「上手に楽に老いる」ことを願ってるので
現代ビジネスのサイトに 2ヶ月近く前に掲載された ”「上手に楽に老いている人」と「下手に苦しく老いている人」の意外な違い” という記事が、アクセスランキングの欄で目にとまった。私も来年は 6回目の年男で 72歳になってしまうので、「こりゃ、他人事じゃない!」と、真剣に読んでしまったよ。
この記事は医師で作家の久坂部羊さんの『人はどう老いるのか』という著書(講談社現代新書)から抜粋、編集したもののようだ。実際に多くの高齢者と触れ合う現場からの貴重な提言である。
久坂部氏によれば老人には 2種類あるという。「腰が痛い、膝が痛い、さっさと歩けない、細かい字が読めない書けない、もの忘れが激しい」などとひたすら嘆き続けるタイプと、「年を取ったらこんなもんですわ」と、さまざまな老化による不具合を素直に受け入れるタイプだそうだ。
ある男性は腰痛のせいでほとんど歩けないのに、治療なんて求めていないという。「この腰痛は年のせいやから、どうしようもおまへんな。これが治せたら、先生はよっぽどの名医ですわ」と、軽い気持ちで達観しているらしい。

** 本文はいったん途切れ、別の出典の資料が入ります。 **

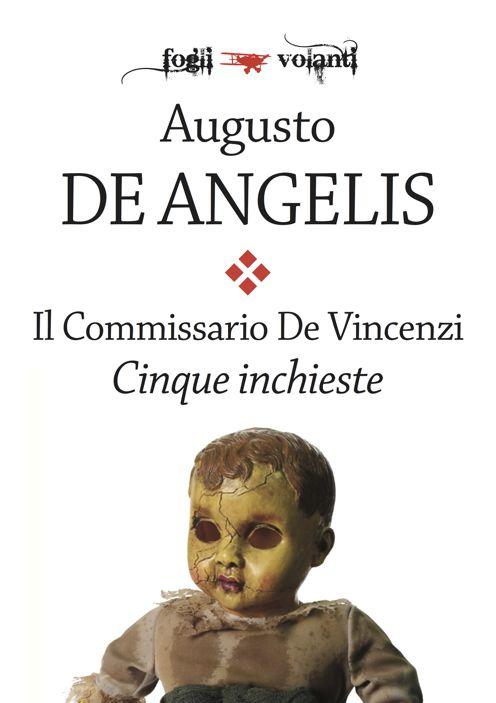 Il commissario De Vincenzi - Cinque inchieste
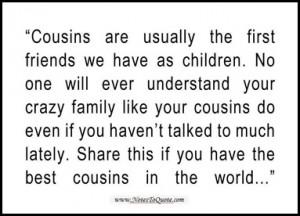Back > Quotes For > Quotes About Cousins Being Like Sisters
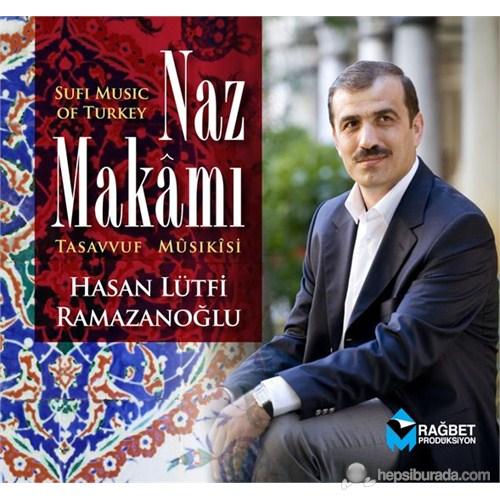 Hasan Lütfi Ramazanoğlu - Naz Makamı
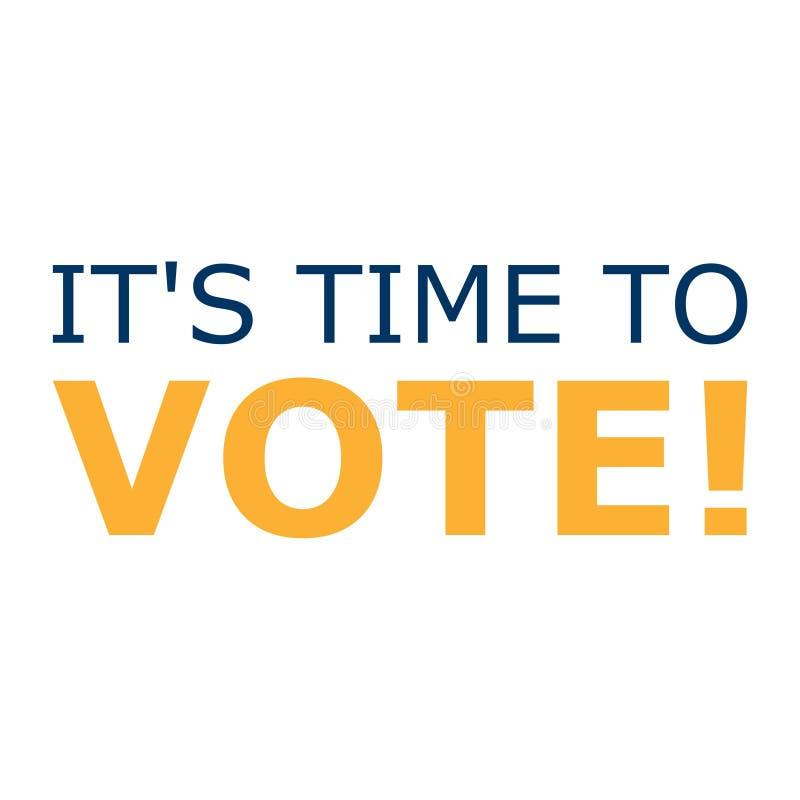 Det s Tid som röstar tecknet, Tid att rösta ord stock illustrationer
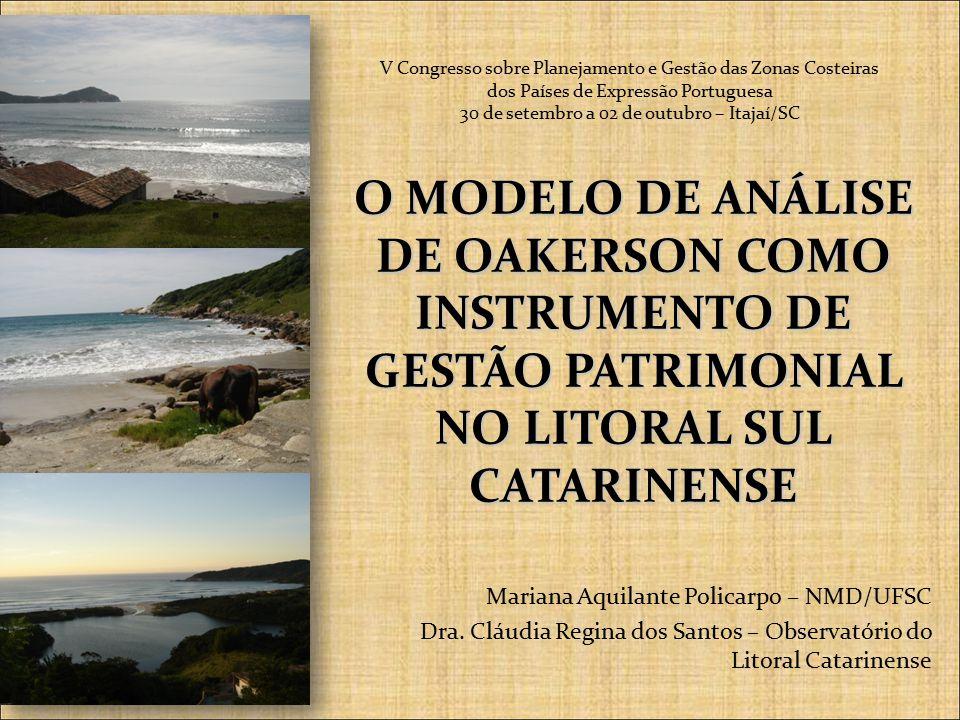 O MODELO DE ANÁLISE DE OAKERSON COMO INSTRUMENTO DE GESTÃO PATRIMONIAL NO LITORAL SUL CATARINENSE Mariana Aquilante Policarpo – NMD/UFSC Dra.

一方で、脳梗塞で左半身不随になった 82歳の女性はリハビリの効果で状況が改善したので、「だいぶ速く歩けるようになりましたね」と声をかけると、険しい顔でにらみつけ、「もっとさっさと歩けるようになりたいんです」と応えたという。ここで筆者は次のように続ける。
彼女は右半身が自由で言語障害もなく、頭もしっかりしていたので、残っている機能を使えばいくらでも楽しむことができるのに、生来、まじめで努力家の彼女は、麻痺した左半身を回復させることで頭がいっぱいのようでした。
なるほど、「上手に楽に老いる」というのは、とりあえず自分の状態をそのまま何てことなく受け入れることが基本のようなのである。たとえ体はしんどくても、気の持ちようで「楽に老いる」ことは可能ってわけだ。それができないと「下手に苦しく老いる」ということになってしまう。
ちなみに、かなりしょっちゅう「70歳過ぎには見えませんね」と言われる私はその「お世辞度」をはかるため、先日試しに某所で「65歳です」とサバを読んでみた。するともろマジで「お若いですねぇ! とてもそんな歳には見えませんよ」なんて言われてしまい、かなり気を良くしている。
とはいえ、さすがに 70歳を過ぎると体力は年々少しずつ低下する。こればかりはいかんともしがたい。
年が明けたら自転車で何度目かの筑波山ヒルクライム(標高差 500m)に挑戦しようと思っているのだが、途中で足をつかずに登り切れるかどうか、ビミョーに自信がなくなりつつある。このヒルクライムを含め、トータル 140km の初乗りなんてした(参照)7年前は、ムチャクチャ元気だったなあ。
私は今のところ、お陰様で体が不自由なんてことはまったくない。まあ、よほどのアクシデントでもない限り、少なくともあと数年(下手すると 10数年以上?)は苦もなく暮らせるだろう。
ただ、問題はその後である。今がなまじ元気すぎるほどなので、老化で体が効かなくなってしまったらそれを気に病んでしまいかねないところだった。その意味で、今のうちに久坂部氏の提言に触れることができたのは幸運なことである。
これで将来、体が多少しんどくなっても「歳だもの、こんなもんだろう」と、あっけらかんと受け入れる心の準備ができたわけだ。元々「まじめで努力家」ってわけじゃないので、そう難しいことじゃないと思う。
ただ贅沢を言わせてもらえば、そうなる前に「突然死」か何かで呆気なくこの世におさらばできれば、モロに楽なんだがなあ。